試飲ランチに供されたワインは白4種、スパークリング1種、ロゼ1種、赤3種、ソーテルヌ1種

ボルドーワイン委員会は、2019年10月25日、東京・青山でサスティナブルをテーマとしたセミナーを開催した。特に「生物多様性の促進・保護」と「気候変動への対策」に絞って、ボルドーの取り組みを紹介した。

近年、研究を進めているのが野生のコウモリだ。害虫のハマキガを捕食することが明らかになり、古い小屋を放置し、巣箱なども設けて、コウモリの定着に力を入れている。

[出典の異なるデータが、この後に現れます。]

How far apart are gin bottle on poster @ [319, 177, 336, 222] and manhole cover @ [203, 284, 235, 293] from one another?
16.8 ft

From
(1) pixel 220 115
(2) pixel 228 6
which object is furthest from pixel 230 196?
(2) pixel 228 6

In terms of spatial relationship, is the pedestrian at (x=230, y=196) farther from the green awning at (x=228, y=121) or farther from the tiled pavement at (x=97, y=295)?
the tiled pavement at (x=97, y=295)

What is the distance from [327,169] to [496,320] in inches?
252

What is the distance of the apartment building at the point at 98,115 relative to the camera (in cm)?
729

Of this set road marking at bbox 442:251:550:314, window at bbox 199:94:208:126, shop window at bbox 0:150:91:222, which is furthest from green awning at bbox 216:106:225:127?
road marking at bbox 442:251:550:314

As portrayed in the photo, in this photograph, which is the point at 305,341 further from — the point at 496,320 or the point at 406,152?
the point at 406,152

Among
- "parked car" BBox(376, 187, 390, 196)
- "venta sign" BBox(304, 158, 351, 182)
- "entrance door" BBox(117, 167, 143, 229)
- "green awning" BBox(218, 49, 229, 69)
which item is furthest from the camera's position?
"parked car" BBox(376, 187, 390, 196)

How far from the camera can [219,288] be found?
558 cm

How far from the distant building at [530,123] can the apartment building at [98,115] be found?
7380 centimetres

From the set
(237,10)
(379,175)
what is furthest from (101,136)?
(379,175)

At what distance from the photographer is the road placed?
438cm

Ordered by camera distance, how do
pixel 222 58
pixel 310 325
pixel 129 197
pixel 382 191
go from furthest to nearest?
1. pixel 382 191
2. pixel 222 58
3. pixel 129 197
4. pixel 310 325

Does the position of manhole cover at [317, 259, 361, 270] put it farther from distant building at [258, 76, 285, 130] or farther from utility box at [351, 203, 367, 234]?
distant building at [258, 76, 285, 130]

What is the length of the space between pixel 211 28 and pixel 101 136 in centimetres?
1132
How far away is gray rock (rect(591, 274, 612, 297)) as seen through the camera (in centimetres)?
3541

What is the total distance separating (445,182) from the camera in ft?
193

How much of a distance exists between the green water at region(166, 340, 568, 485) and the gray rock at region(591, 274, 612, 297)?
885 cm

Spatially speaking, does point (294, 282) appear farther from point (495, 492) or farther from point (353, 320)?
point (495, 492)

またぶどう畑の畝を土のままにしておかず、カバークロップ(下草)を生やすことで多様な生物の生態系を維持するとともに、CO2の排出削減にも効果を出している。ちなみに2009年から16年の間に温室効果ガス削減量がマイナス9%と成果を上げたそうだ。もっともすべてがカバークロップのおかげではなく、瓶の軽量化も大きく寄与したらしい。

続いて気候変動問題だが、ボルドーの2020~50年代の予想される気温上昇は、3.6℃と見込まれており、収穫の早期化、アルコール度数の上昇、酸味の減少、アロマの変化といった問題が提起されてきた。これらに対しては、剪定日の先延ばしや醸造時の発酵力の低い酵母の使用などの対策を実施している。さらに気候変動に適応した新たな品種の導入も進めており、今年6月には初めてポルトガルのトウリガ・ナシオナルなど7品種をAOC規定に導入することを決めた。実際には2020年から21年にかけて第1回の植え付けが行われる予定だ。但し規定では、アッサンブラージュする場合に10%までしか使用割合が認められておらず、さらに法的規制でラベルへの記載も認められないそうだ。

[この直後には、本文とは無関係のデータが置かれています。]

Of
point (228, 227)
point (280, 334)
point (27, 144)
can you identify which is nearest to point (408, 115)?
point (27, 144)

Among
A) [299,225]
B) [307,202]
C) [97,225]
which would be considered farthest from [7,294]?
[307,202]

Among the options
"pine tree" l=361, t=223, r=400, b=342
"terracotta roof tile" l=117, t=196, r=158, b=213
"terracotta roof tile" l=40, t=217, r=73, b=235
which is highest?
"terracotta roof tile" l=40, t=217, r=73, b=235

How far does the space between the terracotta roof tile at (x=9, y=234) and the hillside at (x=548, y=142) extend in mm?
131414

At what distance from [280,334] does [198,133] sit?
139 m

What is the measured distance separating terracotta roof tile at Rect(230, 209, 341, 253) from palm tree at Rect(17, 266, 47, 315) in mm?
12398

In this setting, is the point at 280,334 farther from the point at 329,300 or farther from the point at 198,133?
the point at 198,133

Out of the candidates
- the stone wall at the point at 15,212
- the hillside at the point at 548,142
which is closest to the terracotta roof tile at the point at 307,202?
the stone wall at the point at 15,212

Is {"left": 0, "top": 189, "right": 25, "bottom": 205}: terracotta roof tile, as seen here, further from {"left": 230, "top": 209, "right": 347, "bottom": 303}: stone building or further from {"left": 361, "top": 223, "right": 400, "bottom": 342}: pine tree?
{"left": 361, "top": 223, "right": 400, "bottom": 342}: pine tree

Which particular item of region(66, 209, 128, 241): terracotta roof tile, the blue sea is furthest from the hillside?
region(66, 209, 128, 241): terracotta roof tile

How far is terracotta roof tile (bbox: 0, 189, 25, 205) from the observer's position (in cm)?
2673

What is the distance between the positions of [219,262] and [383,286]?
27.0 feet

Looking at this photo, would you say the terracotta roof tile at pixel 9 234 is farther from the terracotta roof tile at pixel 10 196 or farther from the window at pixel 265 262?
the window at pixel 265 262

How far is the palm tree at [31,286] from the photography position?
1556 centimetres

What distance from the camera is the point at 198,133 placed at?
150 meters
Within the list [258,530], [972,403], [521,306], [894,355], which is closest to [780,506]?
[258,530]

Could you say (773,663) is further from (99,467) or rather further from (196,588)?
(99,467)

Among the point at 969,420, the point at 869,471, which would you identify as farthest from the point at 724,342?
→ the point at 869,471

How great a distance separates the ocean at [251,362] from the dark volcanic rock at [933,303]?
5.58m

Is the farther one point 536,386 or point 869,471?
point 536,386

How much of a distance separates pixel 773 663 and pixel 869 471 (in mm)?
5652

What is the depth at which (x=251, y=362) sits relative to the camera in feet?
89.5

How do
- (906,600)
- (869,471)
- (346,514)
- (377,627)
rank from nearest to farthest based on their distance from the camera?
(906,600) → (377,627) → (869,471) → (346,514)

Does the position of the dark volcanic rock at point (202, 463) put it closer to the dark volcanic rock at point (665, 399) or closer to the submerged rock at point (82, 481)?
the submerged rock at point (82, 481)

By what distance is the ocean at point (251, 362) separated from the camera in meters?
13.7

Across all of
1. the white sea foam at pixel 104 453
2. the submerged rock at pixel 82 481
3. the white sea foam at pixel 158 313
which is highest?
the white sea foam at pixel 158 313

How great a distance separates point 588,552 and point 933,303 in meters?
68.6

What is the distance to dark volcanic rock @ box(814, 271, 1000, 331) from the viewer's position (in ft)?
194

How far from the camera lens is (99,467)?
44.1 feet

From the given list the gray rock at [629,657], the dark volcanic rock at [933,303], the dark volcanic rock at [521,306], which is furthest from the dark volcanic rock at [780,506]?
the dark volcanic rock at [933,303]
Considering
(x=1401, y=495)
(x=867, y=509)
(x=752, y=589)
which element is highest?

筆者は、この点においてはCSRや消費者への情報開示という点から疑問を呈さずにはいられなかった。ボルドーはブルゴーニュなどとは違い、単一品種ではなくアッサンブラージュで独自のテーストを築いてきたわけだが、その主流は、やはりカベルネ・ソーヴィニョンとメルロー、そしてわずかなカベルネ・フランという黄金比率によるところが大きい。ボルドーワインに対する消費者の知見も広く深くなってきており、トウリガ・ナシオナルが9%も入っているにもかかわらず、表記されないとすると、それはデメリット表示を記載しないも同然だ。もちろん、デメリットではなく、メリットとなる可能性もある訳だが、いずれにしてもコンプライアンス上も、この点は詳らかにすべきと感じた。

サスティナブルには、こうした倫理的要素も含まれている。この点は伝統の維持と革新の狭間で、道を間違うことなく、進めていってほしいものだと切に思う。

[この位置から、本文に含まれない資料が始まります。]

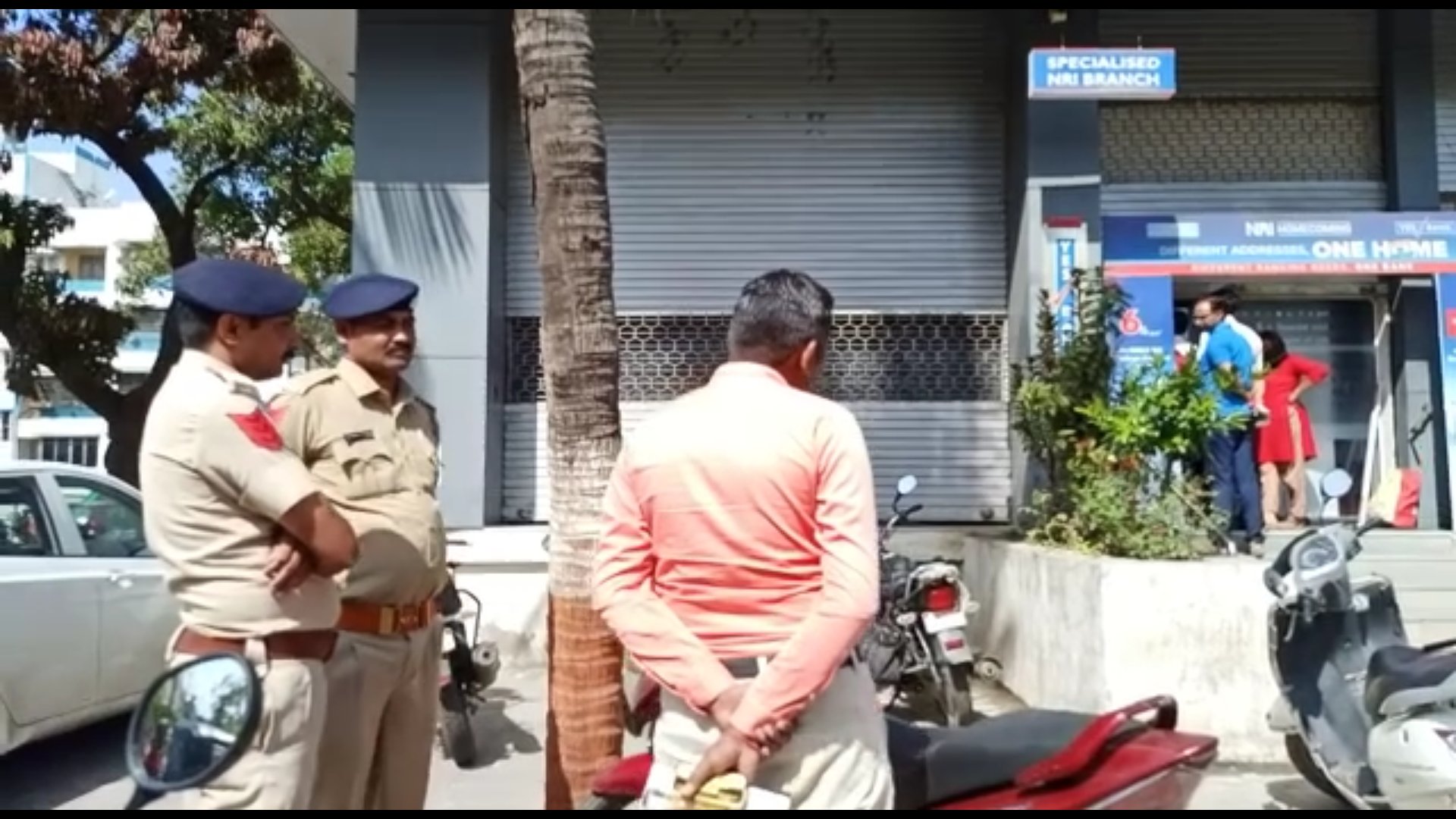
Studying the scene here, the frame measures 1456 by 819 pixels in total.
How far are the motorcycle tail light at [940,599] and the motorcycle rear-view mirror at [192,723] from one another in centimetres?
368

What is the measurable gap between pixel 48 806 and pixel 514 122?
→ 19.0 feet

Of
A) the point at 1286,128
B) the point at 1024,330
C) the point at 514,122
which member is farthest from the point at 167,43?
the point at 1286,128

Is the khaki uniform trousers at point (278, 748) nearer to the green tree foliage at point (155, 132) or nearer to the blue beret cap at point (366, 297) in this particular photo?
the blue beret cap at point (366, 297)

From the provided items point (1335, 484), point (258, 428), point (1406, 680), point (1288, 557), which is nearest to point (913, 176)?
point (1335, 484)

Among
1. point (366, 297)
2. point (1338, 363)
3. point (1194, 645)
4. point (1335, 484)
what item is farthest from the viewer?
point (1338, 363)

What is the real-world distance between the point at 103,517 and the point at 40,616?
2.88ft

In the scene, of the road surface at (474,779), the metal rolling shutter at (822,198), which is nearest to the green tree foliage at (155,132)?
the metal rolling shutter at (822,198)

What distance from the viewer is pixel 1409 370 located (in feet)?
30.3

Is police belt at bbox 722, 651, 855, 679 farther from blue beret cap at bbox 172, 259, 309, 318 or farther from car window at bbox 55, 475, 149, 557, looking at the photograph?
car window at bbox 55, 475, 149, 557

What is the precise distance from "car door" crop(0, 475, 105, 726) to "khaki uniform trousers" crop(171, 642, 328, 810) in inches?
123

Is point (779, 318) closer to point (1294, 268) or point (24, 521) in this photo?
point (24, 521)

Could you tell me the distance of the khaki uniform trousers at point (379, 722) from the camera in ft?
10.1

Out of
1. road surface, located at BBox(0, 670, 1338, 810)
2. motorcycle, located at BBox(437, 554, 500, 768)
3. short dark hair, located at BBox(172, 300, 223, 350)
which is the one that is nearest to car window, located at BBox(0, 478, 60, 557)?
road surface, located at BBox(0, 670, 1338, 810)

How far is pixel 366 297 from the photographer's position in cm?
340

翻って、我が国のサスティナブルへの取り組みは周回遅れだ。ファッション業界も欧米とは格段に差を付けられている。今月開かれた「楽天ファッションウィーク東京」でも、ようやくサスティナブルを掲げるプレゼンテーションが増えてきたことを少しばかり実感できたところだ。もはや単なるトレンドではない、「外せない」テーマだと認識すべき時が来たが、倫理的、人道的見地からのサスティナブルも見落としてはいけない。